Focus Group-Led Refinement of an LLM-Enabled Companion Robot for Older People
摘要
Loneliness in later life is a public‑health concern, and large language model (LLM)-enabled conversational robots have potential to supplement social connection at scale by facilitating everyday conversations. However, evidence on the development and acceptability of such systems for older people remains scarce. We conducted a two‑round mixed methods study with older community‑dwelling participants, to test whether pipeline refinements—streaming automatic speech recognition, text‑to‑speech, and simplified turn‑taking cues—improved conversational experience. A tabletop conversational robot (Sota, Vstone), powered by Generative Pre‑trained Transformer (GPT)‑4o was used. Eighteen individuals participated in round one; paired analyses were conducted on the 17 eligible participants remaining in round two.
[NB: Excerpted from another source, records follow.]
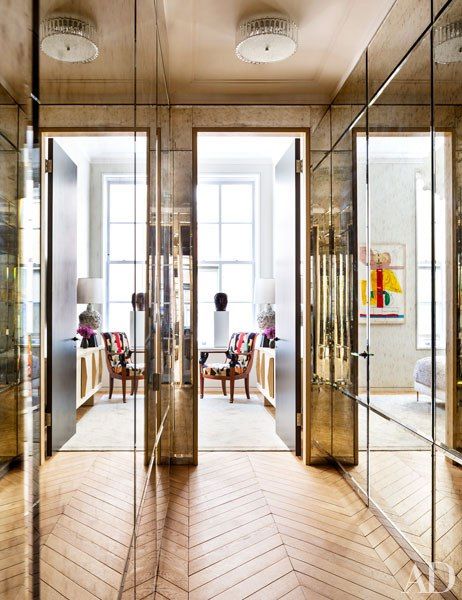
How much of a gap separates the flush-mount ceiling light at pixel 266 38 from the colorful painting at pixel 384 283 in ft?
4.23

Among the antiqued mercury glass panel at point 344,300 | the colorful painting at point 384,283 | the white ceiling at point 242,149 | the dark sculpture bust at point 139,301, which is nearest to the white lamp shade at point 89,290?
the dark sculpture bust at point 139,301

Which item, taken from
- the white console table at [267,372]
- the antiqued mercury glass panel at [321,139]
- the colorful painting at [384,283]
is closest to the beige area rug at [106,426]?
the colorful painting at [384,283]

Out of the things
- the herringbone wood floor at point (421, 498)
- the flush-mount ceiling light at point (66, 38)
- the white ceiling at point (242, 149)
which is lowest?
the herringbone wood floor at point (421, 498)

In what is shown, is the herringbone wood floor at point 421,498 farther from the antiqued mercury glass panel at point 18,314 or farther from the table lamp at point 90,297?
the antiqued mercury glass panel at point 18,314

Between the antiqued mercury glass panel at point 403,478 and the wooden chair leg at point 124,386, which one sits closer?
the wooden chair leg at point 124,386

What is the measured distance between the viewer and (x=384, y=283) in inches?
104

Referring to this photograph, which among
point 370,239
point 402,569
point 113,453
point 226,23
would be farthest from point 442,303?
point 226,23

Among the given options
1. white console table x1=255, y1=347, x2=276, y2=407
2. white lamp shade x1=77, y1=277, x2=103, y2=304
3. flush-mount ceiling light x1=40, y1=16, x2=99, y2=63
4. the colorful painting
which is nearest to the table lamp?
white lamp shade x1=77, y1=277, x2=103, y2=304

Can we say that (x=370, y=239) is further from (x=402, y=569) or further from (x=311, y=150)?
(x=402, y=569)

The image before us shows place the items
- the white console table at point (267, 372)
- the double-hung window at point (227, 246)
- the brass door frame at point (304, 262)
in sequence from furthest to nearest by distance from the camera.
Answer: the double-hung window at point (227, 246)
the white console table at point (267, 372)
the brass door frame at point (304, 262)

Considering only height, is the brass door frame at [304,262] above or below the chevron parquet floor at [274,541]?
above

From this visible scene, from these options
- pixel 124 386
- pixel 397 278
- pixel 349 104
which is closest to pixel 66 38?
pixel 124 386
We collected interaction logs (response latency, LLM‑level latency, and deletion rate [proportion of words in the manual transcript omitted in the ASR output]), technical failure events, and participant questionnaires (Godspeed Questionnaire Series; System Usability Scale; a customised five-item scale assessing conversational experience). Qualitative data were analysed using a framework approach. Median response latency decreased from 9.8 to 4.7s, deletion rate from 0.37 to 0.07, accompanied by improved perceived usability and conversational naturalness, while questionnaire indices of companionship changed little. Qualitative accounts converged: interactions felt smoother and more in‑context, yet interruptions, perceived superficiality of conversation, and only a modest sense of companionship were still experienced. Findings indicate that improving basic conversational fluency enhances naturalness and usability but is insufficient for delivering truly relational experience outcomes. Progress toward better companionship requires an additional relational layer—shared memories, age‑attuned personas, and calibrated reciprocity.